What is required:
Write out all of the records below character for character, leaving out the pictures.

Exercise materials:
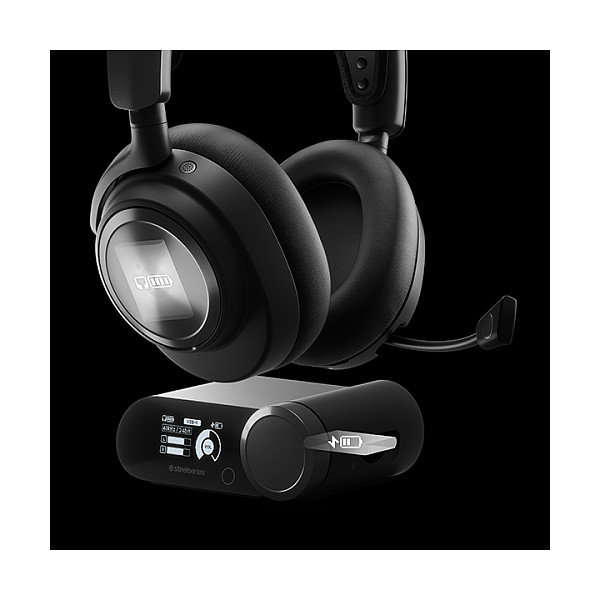 SteelSeries Arctis Nova Pro Wireless X Negro
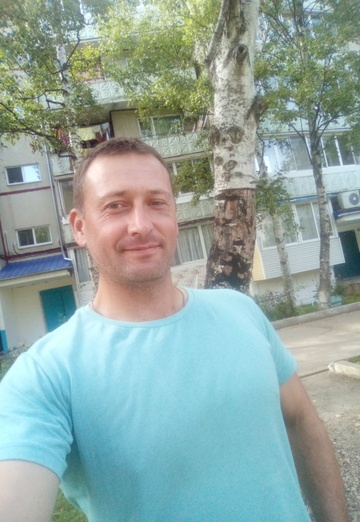 My photo - Sergey, 41 from Lesozavodsk (@sergey918136)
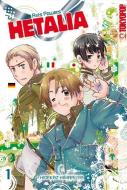 Hetalia - Axis Powers 01 di Hidekaz Himaruya edito da TOKYOPOP GmbH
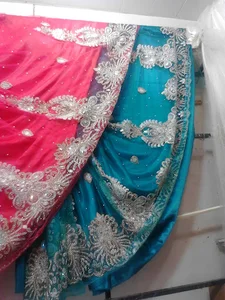 پارچه سرا و آستری کرمی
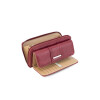 Billetera de Dama en Eco Cuero Merlot
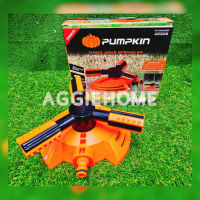 ?? PUMPKIN ?? สปริงเกอร์ ตั้งพื้น รุ่น PTT-3A45HSP (42306) สปริงเกอร์ 3 ใบพัด 3 แบบ 45 รู ระบบน้ำ สปริงเกอร์ จัดส่ง KERRY ??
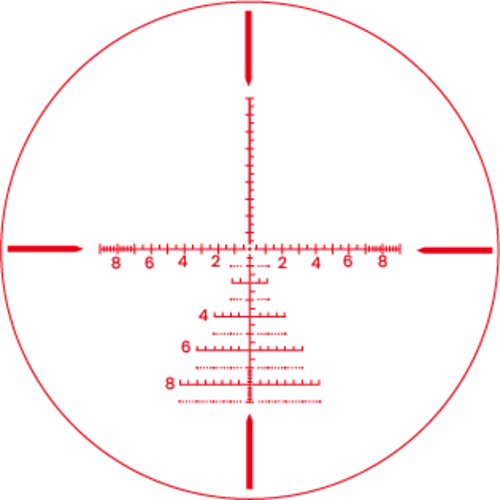 Aim-O 3×22 Scope Red/Green Reticle - BLACK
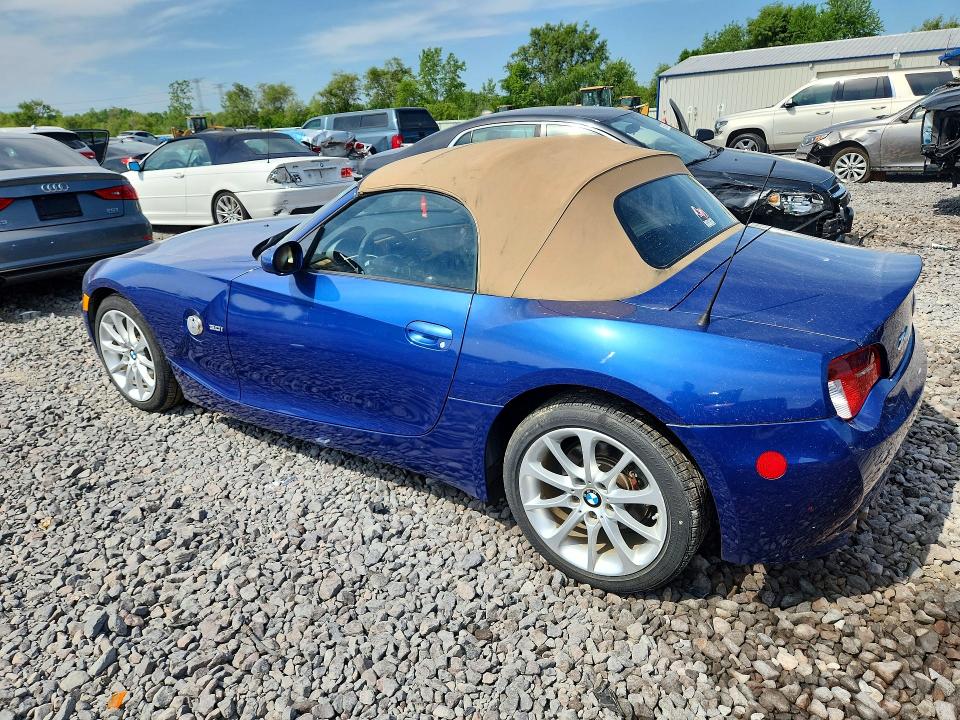 Aukcja sprzedaży 2007 Bmw Z4, vin: 4USBU33517LW70746, numer aukcji: 54806656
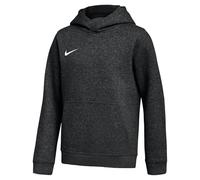 NIKE Kids Park26 Flc Po Hoodie, Black/White, 10/12 Years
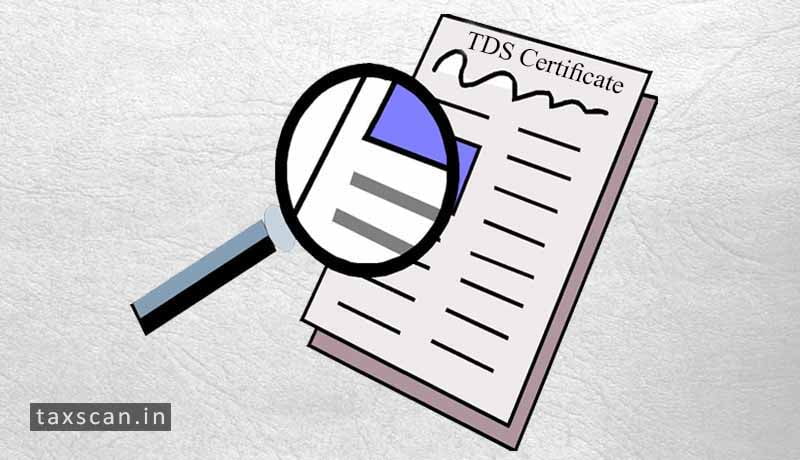 Income Tax TDS Certificate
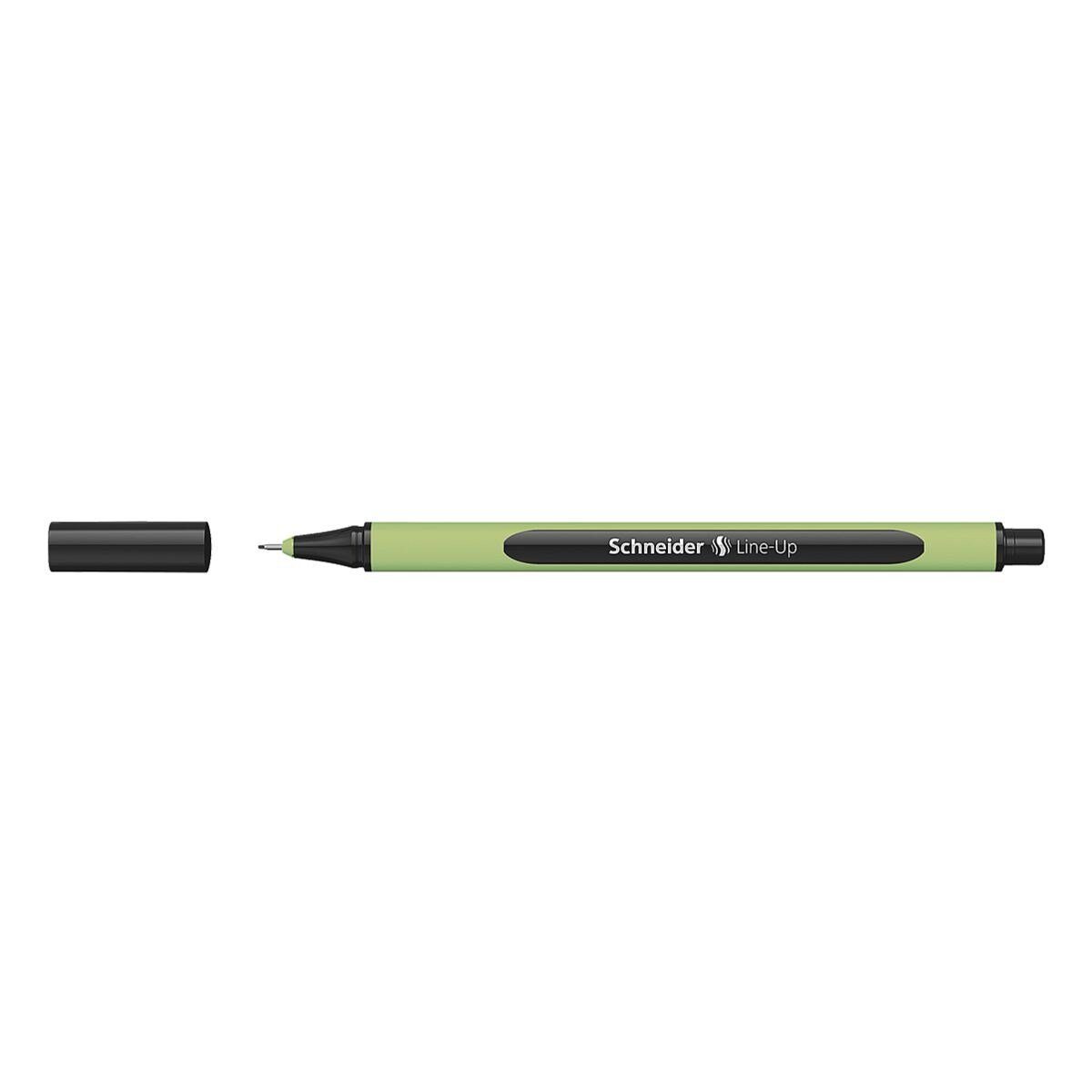 Schneider Fineliner Line-Up, schattenfrei kopierbar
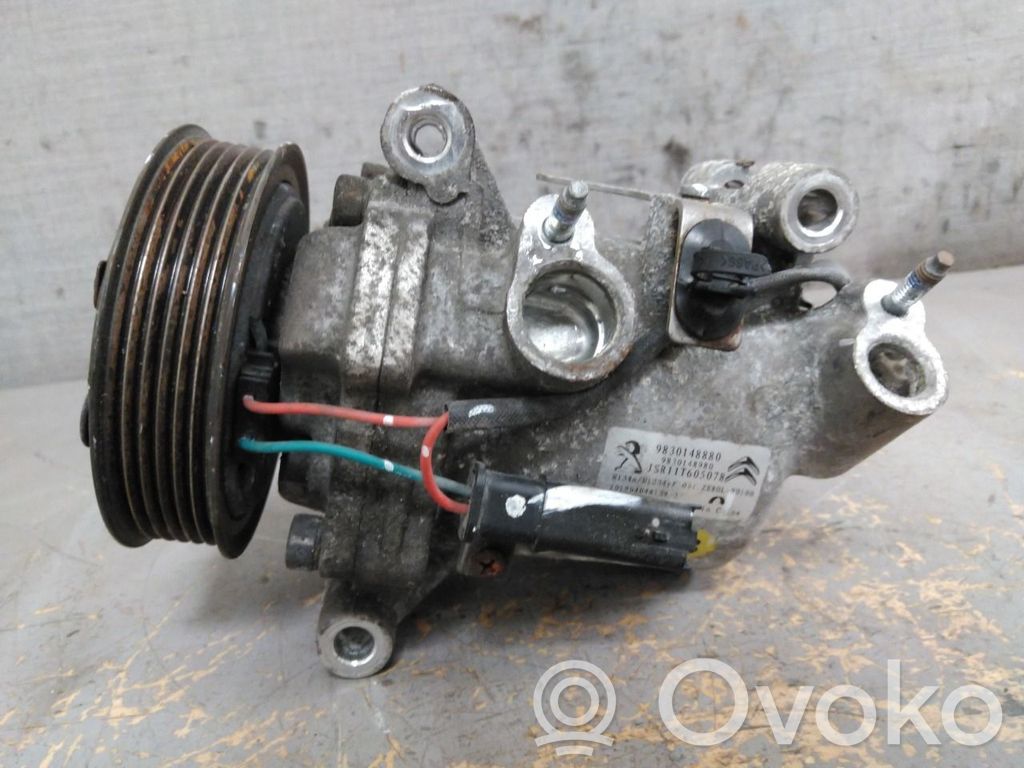 Klimakompressor Pumpe   9830148880,9830148880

Result for this task:
 SteelSeries Arctis Nova Pro Wireless X Negro
 My photo - Sergey, 41 from Lesozavodsk (@sergey918136)
 Hetalia - Axis Powers 01 di Hidekaz Himaruya edito da TOKYOPOP GmbH
 پارچه سرا و آستری کرمی
 Billetera de Dama en Eco Cuero Merlot
 ?? PUMPKIN ?? สปริงเกอร์ ตั้งพื้น รุ่น PTT-3A45HSP (42306) สปริงเกอร์ 3 ใบพัด 3 แบบ 45 รู ระบบน้ำ สปริงเกอร์ จัดส่ง KERRY ??
 Aim-O 3×22 Scope Red/Green Reticle - BLACK
 Aukcja sprzedaży 2007 Bmw Z4, vin: 4USBU33517LW70746, numer aukcji: 54806656
 NIKE Kids Park26 Flc Po Hoodie, Black/White, 10/12 Years
 Income Tax TDS Certificate
 Schneider Fineliner Line-Up, schattenfrei kopierbar
 Klimakompressor Pumpe   9830148880,9830148880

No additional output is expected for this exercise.